Announcing the Astra DB Haystack Integration

Learn how to use the new Astra DB integrations for Haystack 2.0 in your RAG pipelines.

The Haystack extension family is growing so fast, it’s hard to keep up! Our latest addition is the Astra DB extension by Datastax. It’s an open source package that helps you use Astra DB as a vector database for your Haystack pipelines.

Let’s learn about the benefits of Astra DB and how to use it with Haystack.

Benefits of Astra DB

DataStax Astra DB is a serverless vector database built on Apache Cassandra. What makes Astra DB special?

  • Interoperability with Cassandra’s open source ecosystem and tooling.
  • Astra DB supports a variety of different embedding models. One Astra database instance can have multiple collections with different vector sizes. This makes it easy to test different embedding models and find the best one for your use case.
  • It’s serverless. What does that mean for a database? You don’t have to manage individual instances, or deal with cumbersome upgrading or scaling. All of that is taken care of for you behind the scenes.
  • Enterprise scalability. Astra DB can be deployed across the major cloud providers (AWS, GCP, or Azure) and across multiple regions depending on your needs.
  • At the time of this writing, there’s a free tier available so you can try it without a credit card.

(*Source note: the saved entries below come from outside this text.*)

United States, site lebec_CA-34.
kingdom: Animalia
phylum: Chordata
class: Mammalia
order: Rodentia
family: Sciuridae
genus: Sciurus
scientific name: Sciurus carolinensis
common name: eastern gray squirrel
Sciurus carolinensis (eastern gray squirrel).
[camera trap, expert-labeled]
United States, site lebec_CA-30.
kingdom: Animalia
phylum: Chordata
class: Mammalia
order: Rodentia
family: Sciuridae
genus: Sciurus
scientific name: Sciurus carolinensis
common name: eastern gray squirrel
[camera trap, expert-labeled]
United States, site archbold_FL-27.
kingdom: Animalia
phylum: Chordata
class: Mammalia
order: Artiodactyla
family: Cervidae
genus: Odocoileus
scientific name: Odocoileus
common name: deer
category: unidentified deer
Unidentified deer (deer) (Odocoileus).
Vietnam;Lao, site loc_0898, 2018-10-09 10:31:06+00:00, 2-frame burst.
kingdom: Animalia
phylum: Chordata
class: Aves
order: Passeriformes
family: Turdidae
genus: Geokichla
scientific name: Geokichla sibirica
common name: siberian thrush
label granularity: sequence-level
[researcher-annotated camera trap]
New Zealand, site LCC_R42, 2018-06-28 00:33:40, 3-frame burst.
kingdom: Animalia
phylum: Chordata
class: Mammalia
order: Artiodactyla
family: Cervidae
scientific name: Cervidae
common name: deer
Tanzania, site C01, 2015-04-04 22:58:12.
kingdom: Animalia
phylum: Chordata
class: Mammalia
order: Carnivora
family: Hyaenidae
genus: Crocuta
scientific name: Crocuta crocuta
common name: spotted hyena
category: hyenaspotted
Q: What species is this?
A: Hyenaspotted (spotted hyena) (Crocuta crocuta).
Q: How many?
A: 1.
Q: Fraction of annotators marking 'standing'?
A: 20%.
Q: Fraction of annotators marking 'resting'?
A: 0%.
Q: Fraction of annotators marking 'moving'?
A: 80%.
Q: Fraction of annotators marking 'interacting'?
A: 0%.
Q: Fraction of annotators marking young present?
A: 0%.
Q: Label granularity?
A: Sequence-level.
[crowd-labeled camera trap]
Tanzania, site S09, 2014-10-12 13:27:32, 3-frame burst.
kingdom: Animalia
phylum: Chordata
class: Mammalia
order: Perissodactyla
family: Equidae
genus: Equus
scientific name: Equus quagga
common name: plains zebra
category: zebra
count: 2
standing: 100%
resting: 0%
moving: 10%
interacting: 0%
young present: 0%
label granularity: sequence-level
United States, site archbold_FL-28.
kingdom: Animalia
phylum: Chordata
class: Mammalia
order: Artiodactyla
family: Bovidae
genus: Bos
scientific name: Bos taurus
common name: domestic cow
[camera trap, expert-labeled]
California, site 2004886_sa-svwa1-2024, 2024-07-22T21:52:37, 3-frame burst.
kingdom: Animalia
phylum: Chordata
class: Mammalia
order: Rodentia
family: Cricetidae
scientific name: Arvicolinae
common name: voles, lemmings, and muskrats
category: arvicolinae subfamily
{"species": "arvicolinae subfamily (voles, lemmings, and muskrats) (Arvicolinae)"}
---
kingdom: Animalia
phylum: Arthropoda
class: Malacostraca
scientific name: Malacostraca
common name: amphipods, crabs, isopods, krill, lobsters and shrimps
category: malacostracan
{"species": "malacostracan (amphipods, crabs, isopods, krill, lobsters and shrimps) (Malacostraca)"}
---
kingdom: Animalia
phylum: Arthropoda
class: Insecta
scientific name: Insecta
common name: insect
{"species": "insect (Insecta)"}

Create your Astra DB database

To ensure these instructions remain up to date, we’re going to point you to the Astra DB docs to explain how to create a database.

  1. Create a free Astra DB database. Make a note of your credentials - you’ll need your database ID, application token, keyspace, and database region to use the Haystack extension.
  2. Choose the number of dimensions that matches the embedding model you plan on using. For this example we’ll use a 384-dimension model, sentence-transformers/all-MiniLM-L6-v2.
  3. Create a collection with the same number of dimensions as your embedding model. Save the name of your collection since you’ll need this as well.

Get started with the Astra DB Haystack Integration

First, install the integration:

pip install astra-haystack sentence-transformers

Remember earlier when I mentioned you were going to need your credentials? I hope you saved them. If not, that’s okay, you can go back to the Astra Portal and grab them.

Note: if you were running this code in production, you’d want to save these as environment variables to keep things nice and secure.

from getpass import getpass

OPENAI_API_KEY = getpass("Enter your openAI key:")
ASTRA_DB_ID = getpass("Enter your Astra database ID:")
ASTRA_DB_APPLICATION_TOKEN = getpass("Enter your Astra application token (e.g.AstraCS:xxx ):")
ASTRA_DB_REGION = getpass("Enter your AstraDB Region: ")
ASTRA_DB_COLLECTION_NAME = getpass("enter your Astra collection name:")
ASTRA_DB_KEYSPACE_NAME = getpass("Enter your Astra keyspace name:")

Using the Astra DocumentStore in an index pipeline

Next, we’ll make a Haystack pipeline, create some embeddings from documents, and add them into the AstraDocumentStore.

import logging

from haystack import Document, Pipeline

from haystack.components.embedders import SentenceTransformersDocumentEmbedder, SentenceTransformersTextEmbedder
from haystack.components.writers import DocumentWriter
from haystack.document_stores.types import DuplicatePolicy

from astra_haystack.document_store import AstraDocumentStore

logger = logging.getLogger(__name__)
logging.basicConfig(level=logging.INFO)

embedding_model_name = "sentence-transformers/all-MiniLM-L6-v2"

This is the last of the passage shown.